Katie Hanson, left, and her parents Robin and John Hanson with bundled-up Thanksgiving food items they donated to the Lawndale food pantry. The spent about
Katie Hanson, left, and her parents Robin and John Hanson with bundled-up Thanksgiving food items they donated to the Lawndale food pantry. The spent about $1,500 with non-perishable food that filled up their large Suburban SUV. (Brad Graverson / Staff Photographer)

They bought so much food they needed to lower the seats inside their Chevrolet Suburban. There were boxes of macaroni and cheese, hefty bags of potatoes, cans of tuna, chicken, green beans, pineapple and much more.

John and Robin Hanson of Hawthorne and their 27-year-old daughter Katie of Redondo Beach made their purchases Monday from Costco and Fresh & Easy, racking up a bill of about $1,500.

And on Wednesday morning, the family got to see volunteers at the Lawndale Community Center put it to good use as they handed out bags loaded with many of the Hansons's items to people waiting in line.

"Once a year we try to do something," said John Hanson, 55, a self- employed customs broker who clears imports for U.S. Customs and Border Protection. "I've been fortunate. We try to pass it on."

In years past, the Hansons have contributed to local school programs and ball drives organized by the Hawthorne Fire Department and the Daily Breeze. In fact, it was the Hansons who in late 2008 donated some 2,000 balls that the newspaper turned over to the Boys & Girls Clubs of Los Angeles Harbor. It was the single largest donation in the history of the Breeze's initiative.

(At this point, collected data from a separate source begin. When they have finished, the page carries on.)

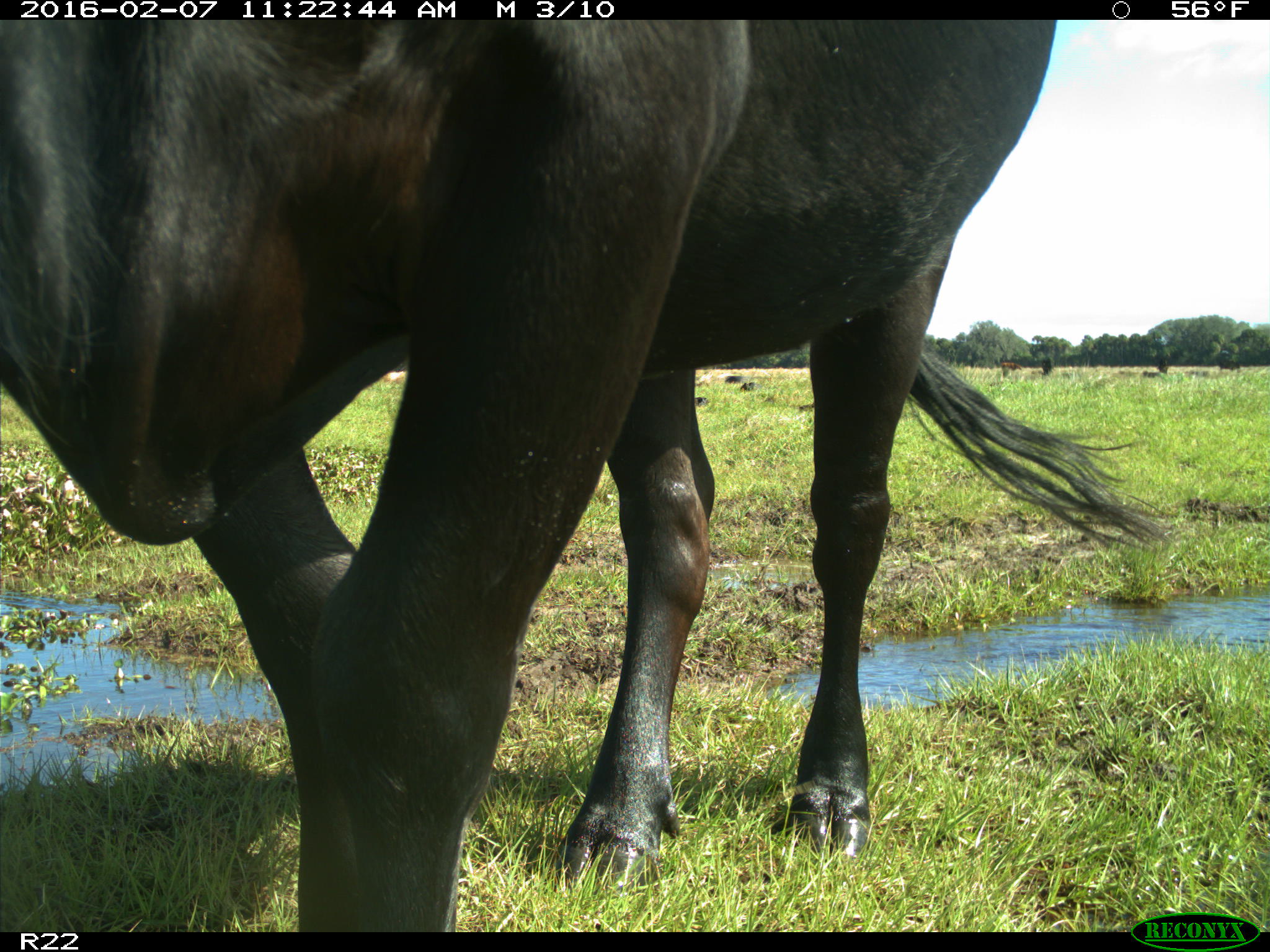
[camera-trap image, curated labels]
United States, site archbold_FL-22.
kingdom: Animalia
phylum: Chordata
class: Mammalia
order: Artiodactyla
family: Bovidae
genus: Bos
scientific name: Bos taurus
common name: domestic cow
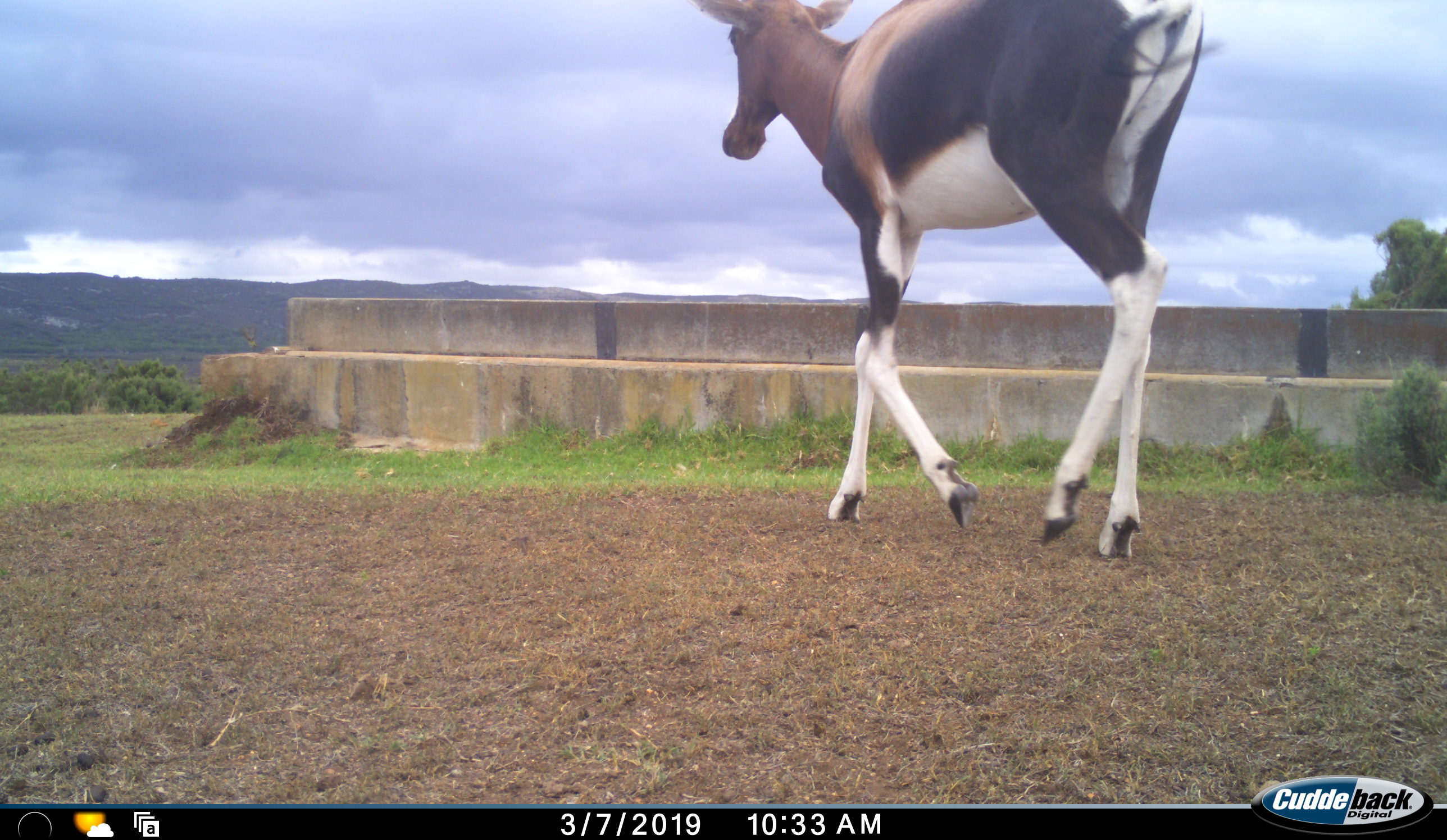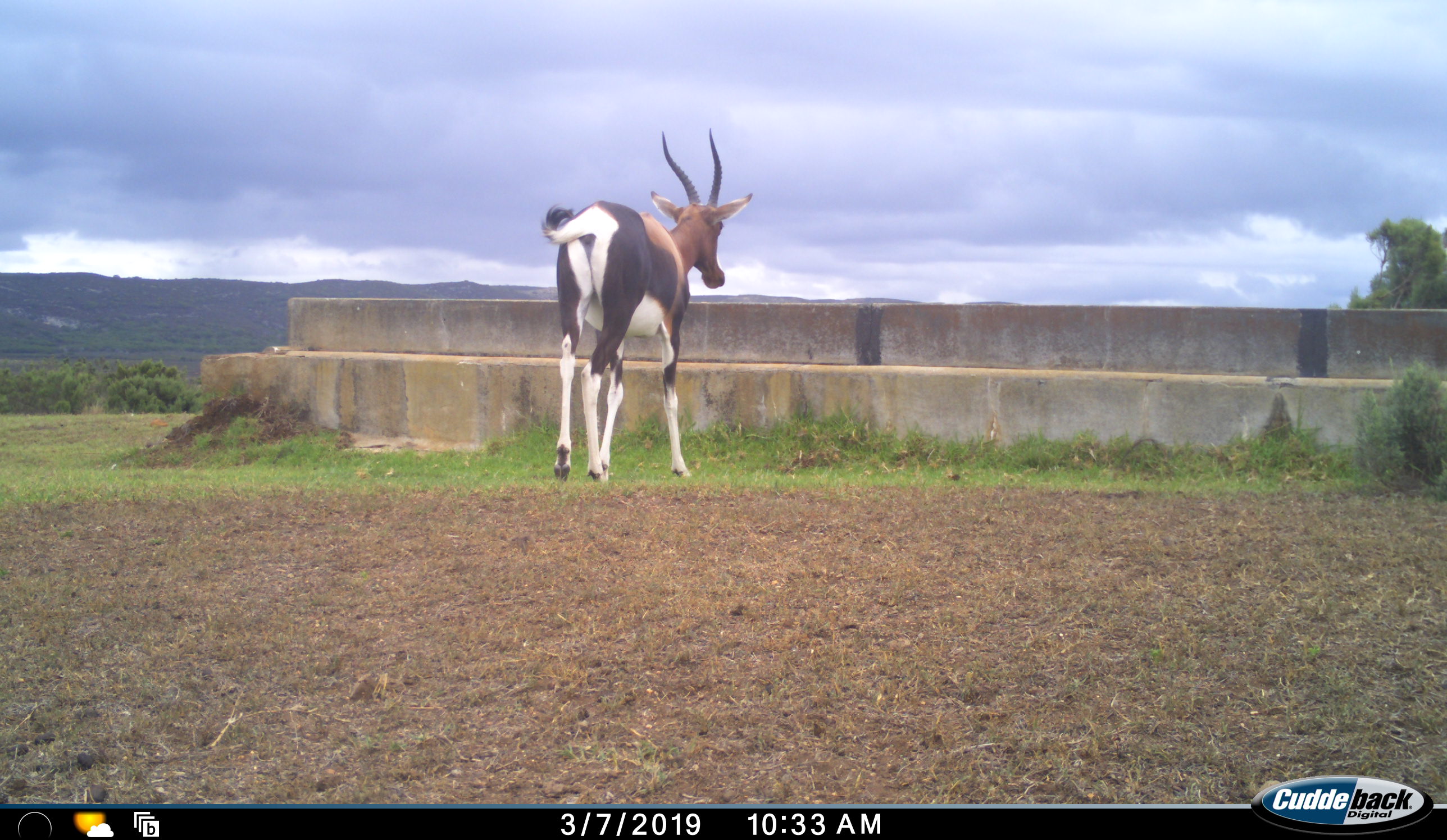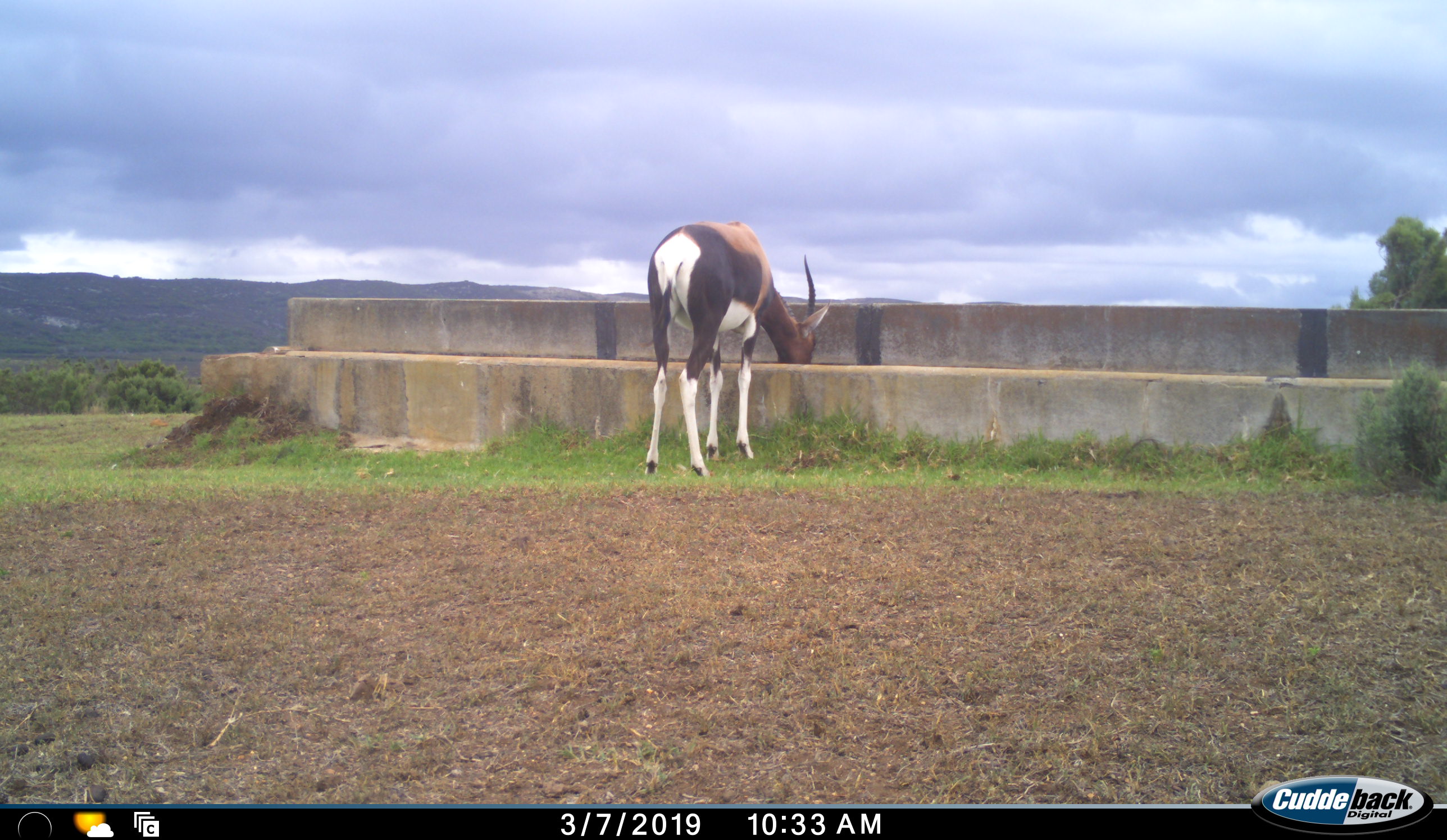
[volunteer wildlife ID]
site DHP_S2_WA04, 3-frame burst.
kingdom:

This year, the Hansons said they decided to buy groceries for the city of Lawndale's food program after reading about it and other local pantries in Sunday's newspaper. The story outlined the challenges many local agencies and charitable organizations face as they collect food items for more people in need.

The next morning, the Hansons called the city of Lawndale to ask whether the program could handle a sizeable donation. After staff members offered suggestions, the Hansons headed to the store.

"We just kept filling up carts," said Katie Hanson as she and her parents watched volunteers on Wednesday grab bags to hand over to people moving through the line.

Lawndale offers food weekly to roughly 80 families, based on donations the program receives from the Foodbank of Southern California in Long Beach. Last week, volunteers had prepared 72 bags with staples such as beans, rice and beef stew for the same number of waiting families. Not everyone got a frozen chicken or turkey loaf, however; there weren't enough on hand.

"I would like to say that the amount of food that was donated from the family was just super-appreciated," said Mike Estes, the city's community services manager.

"We think we're lucky, so we want to help," Katie Hanson said. "If anyone else is in a position that they can give back, they should. We're not rich. We're just fortunate."